Projected Green Hydrogen Cost Reduction
Cost trajectory driven by falling renewable electricity prices and electrolyser capex; convergence is expected as scale and utilisation rise.

Source: IRENA‑derived trend
What It Takes to Run a Hydrogen‑Ready Operation Safely and Efficiently
- Hydrogen infrastructure. On‑site electrolysers or pipeline supply, compression and buffer storage, and safety‑led distribution networks.
- Hydrogen injection. Proven options for blast furnaces and shaft furnaces can reduce CO₂ quickly without compromising metallurgical quality.
- Process adaptation. Converters, ladles and handling systems must be engineered for hydrogen‑rich atmospheres, with robust safety protocols.
- Renewable integration. Solar, wind and hydro should power electrolysis and EAFs to maximise abatement and stabilise operating costs.
- CCU with hydrogen. Capturing and converting residual CO₂ streams helps legacy assets progress towards neutrality.
- Supply‑chain orchestration. Coordinated partnerships among green hydrogen producers, OEMs/EPCs and high‑grade ore suppliers are essential.
Momentum Signals from Industry: Sweden and Belgium Lead the Way
- Stegra (formerly H2 Green Steel), Sweden. Europe’s first commercial, fully integrated green steel facility is under construction. It combines hydrogen production, DRI, EAFs and finishing lines, underpinned by more than 1.5 million tonnes of off‑take from 2025. The plant is designed for carbon‑neutral operations from inception and demonstrates that hydrogen‑based steel is both technically and commercially viable at scale.

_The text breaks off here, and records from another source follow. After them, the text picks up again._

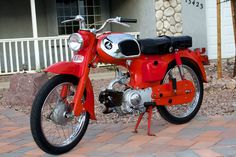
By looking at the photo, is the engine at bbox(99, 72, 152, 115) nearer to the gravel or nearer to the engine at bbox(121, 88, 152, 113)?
the engine at bbox(121, 88, 152, 113)

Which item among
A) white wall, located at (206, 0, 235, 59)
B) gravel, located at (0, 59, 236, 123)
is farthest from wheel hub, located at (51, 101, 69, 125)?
white wall, located at (206, 0, 235, 59)

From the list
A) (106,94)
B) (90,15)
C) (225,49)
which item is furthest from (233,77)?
(90,15)

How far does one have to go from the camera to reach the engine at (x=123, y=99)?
4.96 m

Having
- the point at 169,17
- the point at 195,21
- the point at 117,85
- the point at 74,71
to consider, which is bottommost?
the point at 117,85

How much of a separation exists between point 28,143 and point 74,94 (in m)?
0.92

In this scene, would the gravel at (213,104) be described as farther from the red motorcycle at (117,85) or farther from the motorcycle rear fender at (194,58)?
the motorcycle rear fender at (194,58)

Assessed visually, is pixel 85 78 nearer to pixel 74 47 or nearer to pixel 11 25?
pixel 74 47

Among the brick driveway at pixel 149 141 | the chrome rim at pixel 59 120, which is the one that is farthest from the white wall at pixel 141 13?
the chrome rim at pixel 59 120

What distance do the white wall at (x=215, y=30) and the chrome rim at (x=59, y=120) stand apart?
30.2ft

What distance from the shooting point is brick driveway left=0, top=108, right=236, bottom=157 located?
4.56m

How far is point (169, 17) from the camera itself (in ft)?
41.9

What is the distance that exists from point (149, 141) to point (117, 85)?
76 centimetres

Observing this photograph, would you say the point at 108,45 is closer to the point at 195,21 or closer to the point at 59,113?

- ArcelorMittal Gent, Belgium. ArcelorMittal is advancing a multi‑year carbon‑capture pilot with Mitsubishi Heavy Industries’ KM CDR Process™ to deliver high‑purity CO₂ and partnering with D‑CRBN to plasma‑convert CO₂ to CO for reuse in steel and chemical production. A dedicated pipeline links the capture units to validate gas purity and integration—illustrating how hydrogen pathways and circular‑carbon solutions can work in tandem at complex legacy sites.
What to Expect Through 2030–2040: A Clearer Path from Pilots to Scale
- Hydrogen as the principal reductant across new DRI assets, with broader use of scrap‑EAF.
- Rapid growth of renewable capacity dedicated to hydrogen production.
- Electrolyser efficiency gains and cost declines, improving hydrogen availability and economics.
- Wider adoption of CCUS/CCU at integrated sites that cannot switch immediately.
- Premium markets for certified low‑carbon steel with robust traceability.
- Deeper collaboration across energy, mining, technology and steel to secure ore quality and resilient supply chains.
Conclusion — The Case for Accelerating Hydrogen‑Based Steelmaking
Hydrogen‑based steelmaking offers a practical, high‑impact route to decarbonise a sector central to global development. While cost, energy and infrastructure challenges remain, the combination of renewable hydrogen, DRI → EAF, CCU/CCS where needed, and strong supply‑chain partnerships can deliver decisive emissions cuts. With credible pilots, early commercial plants and rapidly improving economics, the path from pilot to scale is now clear—placing green steel at the heart of a climate‑aligned, competitive industrial future.